Hello, everyone!
I’m learning compute shaders and their usage in UE, so I’m trying to play with them in a global shader environment, but I’m having an issue, when executing the shader.
Basically, I have a pass-through shader, which samples the previous input, and I have put the shader between TAA and Motion Blur. I declared the shader and calling it in this particular place. After enabling “r.PostProcessing.PreferCompute” everything seems to be working fine, in the editor viewport, but when I’m launching “New Editor Window”, black bars start to appear on the image.
When resizing the window, it starts to be even worse, when you first increase and then decrease the window size, as it leaves stuck previous frames on the texture.
At first I thought, that I declared wrong number of threads or “ViewRect.Size()” but it seems to be generating the same amount of threads as TAA or any other post-processing shader according to RenderDoc. The only one that got my attention was “BokehDOFRecombineCompute#2” which was pushing more threads than needed, thus, creating a bigger resolution of the texture than it should be.

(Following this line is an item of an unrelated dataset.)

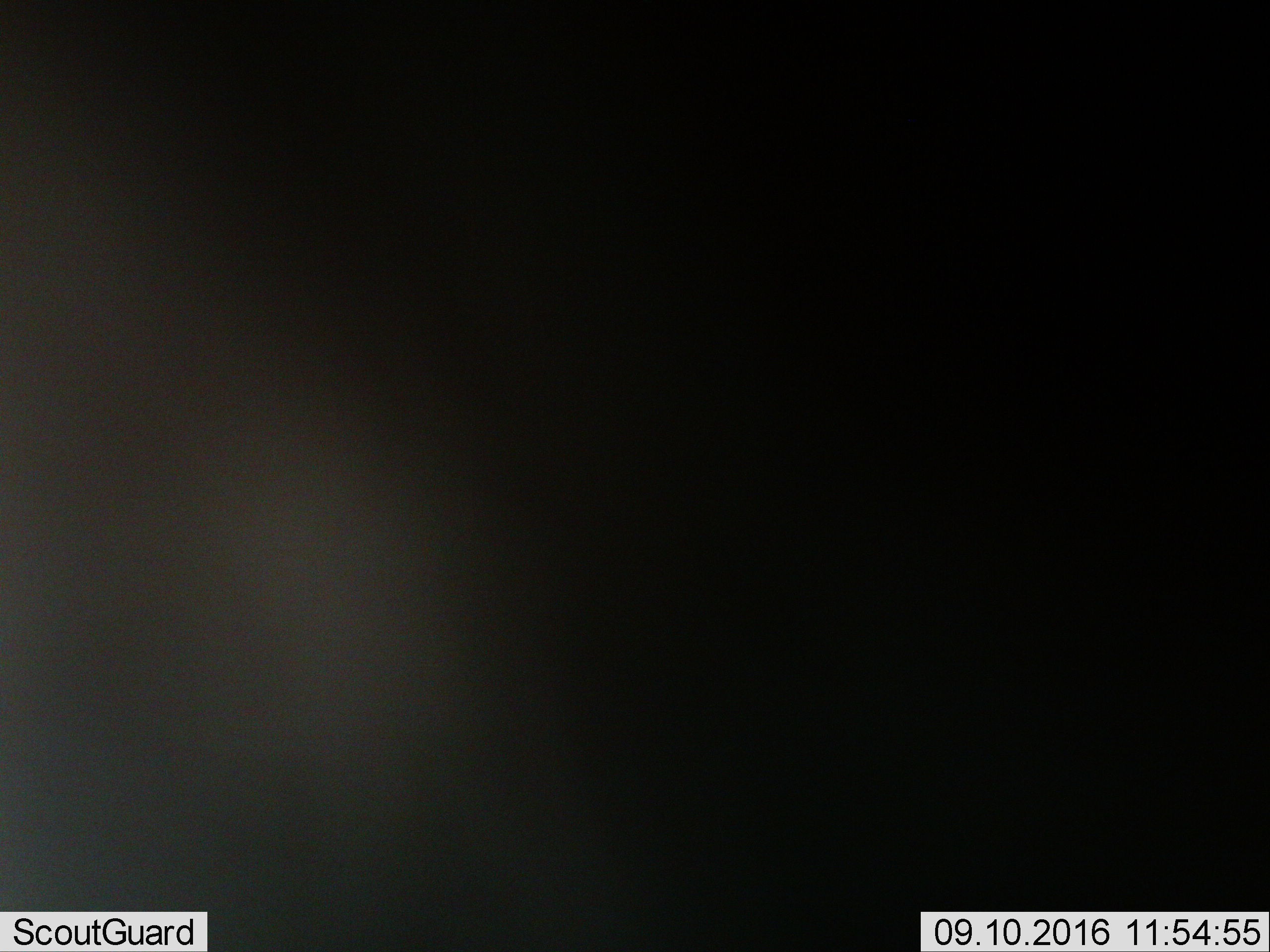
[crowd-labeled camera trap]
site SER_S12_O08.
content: unidentified animal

After analyzing the pipeline with and without the shader, I came to conclusion, that after “BokehDOF” creates this “bigger” texture, the last pixel shader in the pipeline (which is called “PassThrough” ironically), somehow fixes the resolution in the end. The problem is, it doesn’t fix the texture completely, when my shader is being executed. And the problem only appears, when working in the editor process, as creating a new one (“Standalone Game”), is working correctly, even when experimenting with unusual resolutions. After closing the “New Editor Window” the viewport will have a “broken” image as well as it can be seen on the screenshot.

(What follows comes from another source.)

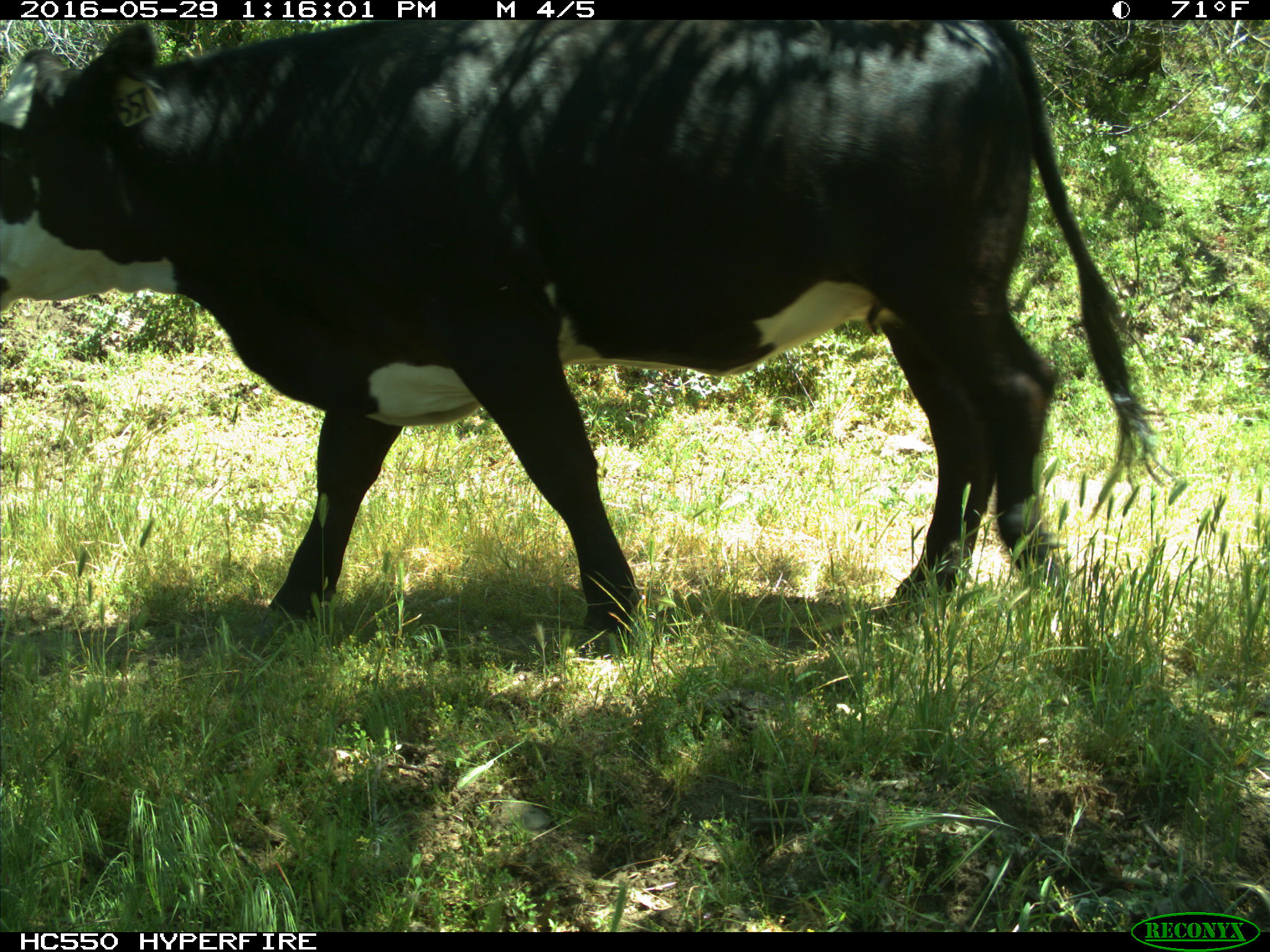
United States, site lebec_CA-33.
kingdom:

The preview icons for some of the materials became black or have a minimized texture in them.
I don’t know the structure of this pipeline, but if someone from the developers or the people who know, what is happening here could explain this to me, that would be very helpful. I’m sorry if my explanation wasn’t clear, but I’m ready to discuss it in more understandable way if you ask me some questions. Thank you in advance for the answer.